Task objective: Write out all of these lines again, swapping "pink ruffled sleeve" for "pink frilled sleeve" and changing nothing else. Leave the pictures out.

Available records:

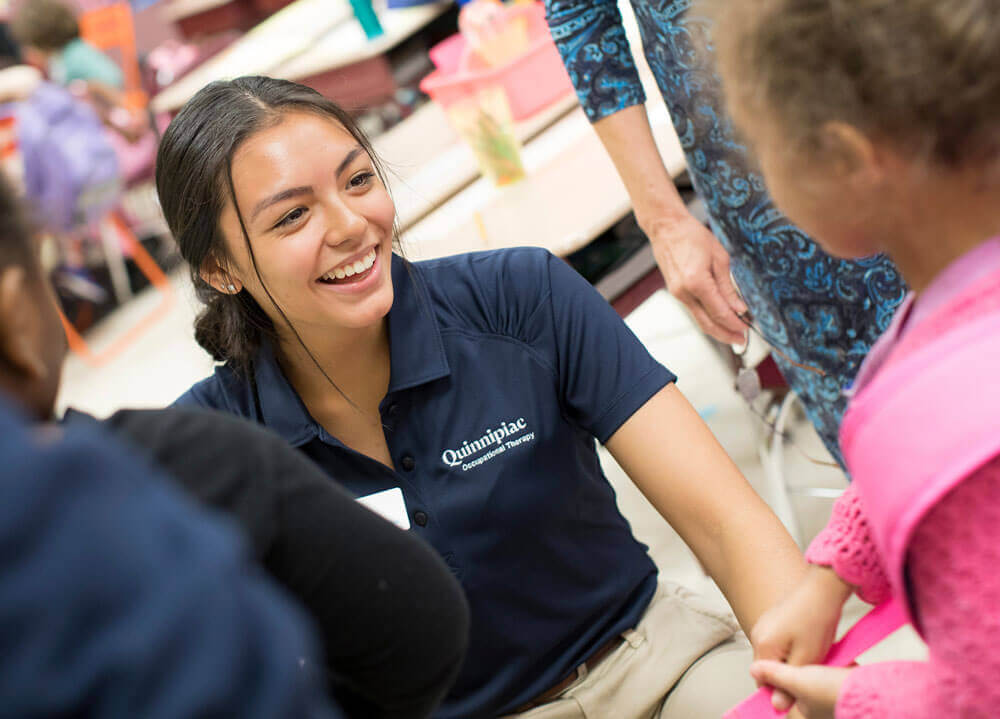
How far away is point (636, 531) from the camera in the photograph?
2.50 meters

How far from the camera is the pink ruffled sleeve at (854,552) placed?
2.35ft

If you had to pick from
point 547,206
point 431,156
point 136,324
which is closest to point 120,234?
point 136,324

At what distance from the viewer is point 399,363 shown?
1.24 metres

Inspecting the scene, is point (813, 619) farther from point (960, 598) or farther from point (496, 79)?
point (496, 79)

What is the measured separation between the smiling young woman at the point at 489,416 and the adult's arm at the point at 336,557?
563 millimetres

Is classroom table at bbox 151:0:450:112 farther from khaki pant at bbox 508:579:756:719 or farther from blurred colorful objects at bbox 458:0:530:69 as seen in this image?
khaki pant at bbox 508:579:756:719

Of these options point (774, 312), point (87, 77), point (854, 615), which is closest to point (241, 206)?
point (774, 312)

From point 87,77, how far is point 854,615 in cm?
413

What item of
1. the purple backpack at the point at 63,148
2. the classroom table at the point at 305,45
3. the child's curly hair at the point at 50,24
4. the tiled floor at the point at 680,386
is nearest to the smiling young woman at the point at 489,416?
the tiled floor at the point at 680,386

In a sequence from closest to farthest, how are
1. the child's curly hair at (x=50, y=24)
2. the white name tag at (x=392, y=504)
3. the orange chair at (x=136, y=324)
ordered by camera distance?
1. the white name tag at (x=392, y=504)
2. the child's curly hair at (x=50, y=24)
3. the orange chair at (x=136, y=324)

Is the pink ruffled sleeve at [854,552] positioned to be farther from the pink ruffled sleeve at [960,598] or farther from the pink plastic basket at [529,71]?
the pink plastic basket at [529,71]

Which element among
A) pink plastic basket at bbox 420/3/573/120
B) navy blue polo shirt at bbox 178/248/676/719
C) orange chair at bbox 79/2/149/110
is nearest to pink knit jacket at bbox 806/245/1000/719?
navy blue polo shirt at bbox 178/248/676/719

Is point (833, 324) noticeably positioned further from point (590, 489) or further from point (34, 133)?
point (34, 133)

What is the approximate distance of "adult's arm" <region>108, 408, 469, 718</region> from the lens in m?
0.53
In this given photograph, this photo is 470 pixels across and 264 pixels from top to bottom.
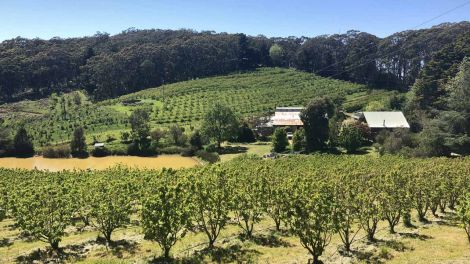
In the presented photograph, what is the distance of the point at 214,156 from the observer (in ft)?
251

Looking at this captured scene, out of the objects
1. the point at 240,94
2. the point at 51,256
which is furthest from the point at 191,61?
the point at 51,256

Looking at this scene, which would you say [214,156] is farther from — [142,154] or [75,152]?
[75,152]

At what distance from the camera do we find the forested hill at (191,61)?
160 m

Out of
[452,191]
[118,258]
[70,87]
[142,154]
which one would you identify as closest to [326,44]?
[70,87]

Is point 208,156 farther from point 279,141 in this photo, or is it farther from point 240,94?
point 240,94

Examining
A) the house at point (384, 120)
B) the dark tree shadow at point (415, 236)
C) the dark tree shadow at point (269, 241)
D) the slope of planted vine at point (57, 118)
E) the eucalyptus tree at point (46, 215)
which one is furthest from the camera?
the slope of planted vine at point (57, 118)

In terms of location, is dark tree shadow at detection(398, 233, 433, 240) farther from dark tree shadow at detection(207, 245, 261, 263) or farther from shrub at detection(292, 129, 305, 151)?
shrub at detection(292, 129, 305, 151)

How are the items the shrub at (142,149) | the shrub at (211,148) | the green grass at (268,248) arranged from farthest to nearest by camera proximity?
1. the shrub at (142,149)
2. the shrub at (211,148)
3. the green grass at (268,248)

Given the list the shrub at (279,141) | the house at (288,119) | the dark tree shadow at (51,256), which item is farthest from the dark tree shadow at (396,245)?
the house at (288,119)

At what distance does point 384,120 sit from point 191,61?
11397 centimetres

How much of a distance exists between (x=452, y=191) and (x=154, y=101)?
103481mm

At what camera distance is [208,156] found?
7731 cm

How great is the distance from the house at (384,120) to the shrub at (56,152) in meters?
58.7

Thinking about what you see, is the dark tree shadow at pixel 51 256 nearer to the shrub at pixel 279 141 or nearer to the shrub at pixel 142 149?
the shrub at pixel 279 141
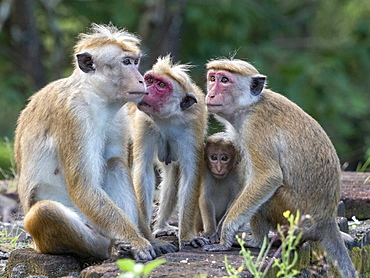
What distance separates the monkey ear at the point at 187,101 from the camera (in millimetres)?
6422

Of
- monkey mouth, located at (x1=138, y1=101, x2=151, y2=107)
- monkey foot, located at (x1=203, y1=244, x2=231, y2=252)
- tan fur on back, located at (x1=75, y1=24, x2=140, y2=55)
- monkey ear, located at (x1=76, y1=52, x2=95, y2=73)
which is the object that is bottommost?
monkey foot, located at (x1=203, y1=244, x2=231, y2=252)

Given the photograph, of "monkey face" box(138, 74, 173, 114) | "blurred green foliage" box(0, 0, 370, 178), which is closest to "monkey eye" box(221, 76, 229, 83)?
"monkey face" box(138, 74, 173, 114)

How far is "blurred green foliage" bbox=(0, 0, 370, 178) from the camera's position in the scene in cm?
1381

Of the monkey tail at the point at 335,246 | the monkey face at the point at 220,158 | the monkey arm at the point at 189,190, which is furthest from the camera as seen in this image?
the monkey face at the point at 220,158

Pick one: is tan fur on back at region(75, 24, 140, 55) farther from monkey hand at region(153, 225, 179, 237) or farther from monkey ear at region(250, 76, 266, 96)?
monkey hand at region(153, 225, 179, 237)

Final answer:
How far away is point (636, 531) from the camera in the photograph?
2.50 meters

How far from the camera is the pink frilled sleeve at (854,552) placed?
2.35ft

If you had to pick from
point 547,206
point 431,156
point 136,324
which is closest to point 120,234?
point 136,324

At what distance from the viewer is point 399,363 shown?
1.24 metres

Inspecting the scene, is point (813, 619) farther from point (960, 598) or farther from point (496, 79)?
point (496, 79)

What is the measured separation between the smiling young woman at the point at 489,416 and the adult's arm at the point at 336,557?
563 millimetres

Is classroom table at bbox 151:0:450:112 farther from khaki pant at bbox 508:579:756:719 or farther from blurred colorful objects at bbox 458:0:530:69 as seen in this image?
khaki pant at bbox 508:579:756:719

Of these options point (774, 312), point (87, 77), point (854, 615), which is closest to point (241, 206)?
point (774, 312)

From point 87,77, how far is point 854,615 in cm?
413

What item of
1. the purple backpack at the point at 63,148
2. the classroom table at the point at 305,45
3. the child's curly hair at the point at 50,24
4. the tiled floor at the point at 680,386
is nearest to the smiling young woman at the point at 489,416?
the tiled floor at the point at 680,386

In a sequence from closest to farthest, how are
1. the child's curly hair at (x=50, y=24)
2. the white name tag at (x=392, y=504)
3. the orange chair at (x=136, y=324)
ordered by camera distance?
1. the white name tag at (x=392, y=504)
2. the child's curly hair at (x=50, y=24)
3. the orange chair at (x=136, y=324)

Is the pink frilled sleeve at [854,552] positioned to be farther from the pink frilled sleeve at [960,598] or farther from the pink plastic basket at [529,71]?
the pink plastic basket at [529,71]

Which element among
A) pink plastic basket at bbox 420/3/573/120
B) navy blue polo shirt at bbox 178/248/676/719
C) orange chair at bbox 79/2/149/110
is nearest to pink knit jacket at bbox 806/245/1000/719?
navy blue polo shirt at bbox 178/248/676/719

Is point (833, 324) noticeably positioned further from point (590, 489) or further from point (34, 133)?
point (34, 133)

What is the approximate distance of "adult's arm" <region>108, 408, 469, 718</region> from the lens in m?
0.53
In this given photograph, this photo is 470 pixels across and 264 pixels from top to bottom.
In the presented photograph, what is the distance of the point at 214,156 from the observer (in ft)?
251

Looking at this captured scene, out of the objects
1. the point at 240,94
2. the point at 51,256
which is furthest from the point at 191,61?
the point at 51,256

Looking at this scene, which would you say [214,156] is farther from — [142,154] or [75,152]?
[75,152]

At what distance from the camera do we find the forested hill at (191,61)?
160 m

Out of
[452,191]
[118,258]
[70,87]
[142,154]
which one would you identify as closest to [326,44]?
[70,87]

Is point 208,156 farther from point 279,141 in this photo, or is it farther from point 240,94?
point 240,94

Examining
A) the house at point (384, 120)
B) the dark tree shadow at point (415, 236)
C) the dark tree shadow at point (269, 241)
D) the slope of planted vine at point (57, 118)
E) the eucalyptus tree at point (46, 215)
which one is furthest from the camera?
the slope of planted vine at point (57, 118)

In terms of location, is dark tree shadow at detection(398, 233, 433, 240) farther from dark tree shadow at detection(207, 245, 261, 263) or farther from shrub at detection(292, 129, 305, 151)?
shrub at detection(292, 129, 305, 151)

How are the items the shrub at (142,149) | the shrub at (211,148) | the green grass at (268,248) arranged from farthest to nearest by camera proximity?
1. the shrub at (142,149)
2. the shrub at (211,148)
3. the green grass at (268,248)

Given the list the shrub at (279,141) | the house at (288,119) | the dark tree shadow at (51,256), which item is farthest from the dark tree shadow at (396,245)?
the house at (288,119)

At what distance does point 384,120 sit from point 191,61?
11397 centimetres

How much of a distance exists between (x=452, y=191) and (x=154, y=101)?
103481mm

At what camera distance is [208,156] found?
7731 cm

How great is the distance from the house at (384,120) to the shrub at (56,152) in meters?
58.7

Thinking about what you see, is the dark tree shadow at pixel 51 256 nearer to the shrub at pixel 279 141 or nearer to the shrub at pixel 142 149?
the shrub at pixel 279 141
What distance separates the monkey ear at the point at 187,101 from the camera (in millimetres)?
6422

Of
- monkey mouth, located at (x1=138, y1=101, x2=151, y2=107)
- monkey foot, located at (x1=203, y1=244, x2=231, y2=252)
- tan fur on back, located at (x1=75, y1=24, x2=140, y2=55)
- monkey ear, located at (x1=76, y1=52, x2=95, y2=73)
which is the object that is bottommost?
monkey foot, located at (x1=203, y1=244, x2=231, y2=252)

Given the photograph, of "monkey face" box(138, 74, 173, 114) | "blurred green foliage" box(0, 0, 370, 178), which is closest to "monkey eye" box(221, 76, 229, 83)?
"monkey face" box(138, 74, 173, 114)

How far is "blurred green foliage" bbox=(0, 0, 370, 178) from the camera's position in the scene in cm?
1381

Of the monkey tail at the point at 335,246 | the monkey face at the point at 220,158 | the monkey arm at the point at 189,190, which is furthest from the camera as seen in this image?
the monkey face at the point at 220,158

Pick one: is tan fur on back at region(75, 24, 140, 55) farther from monkey hand at region(153, 225, 179, 237) or farther from monkey ear at region(250, 76, 266, 96)?
monkey hand at region(153, 225, 179, 237)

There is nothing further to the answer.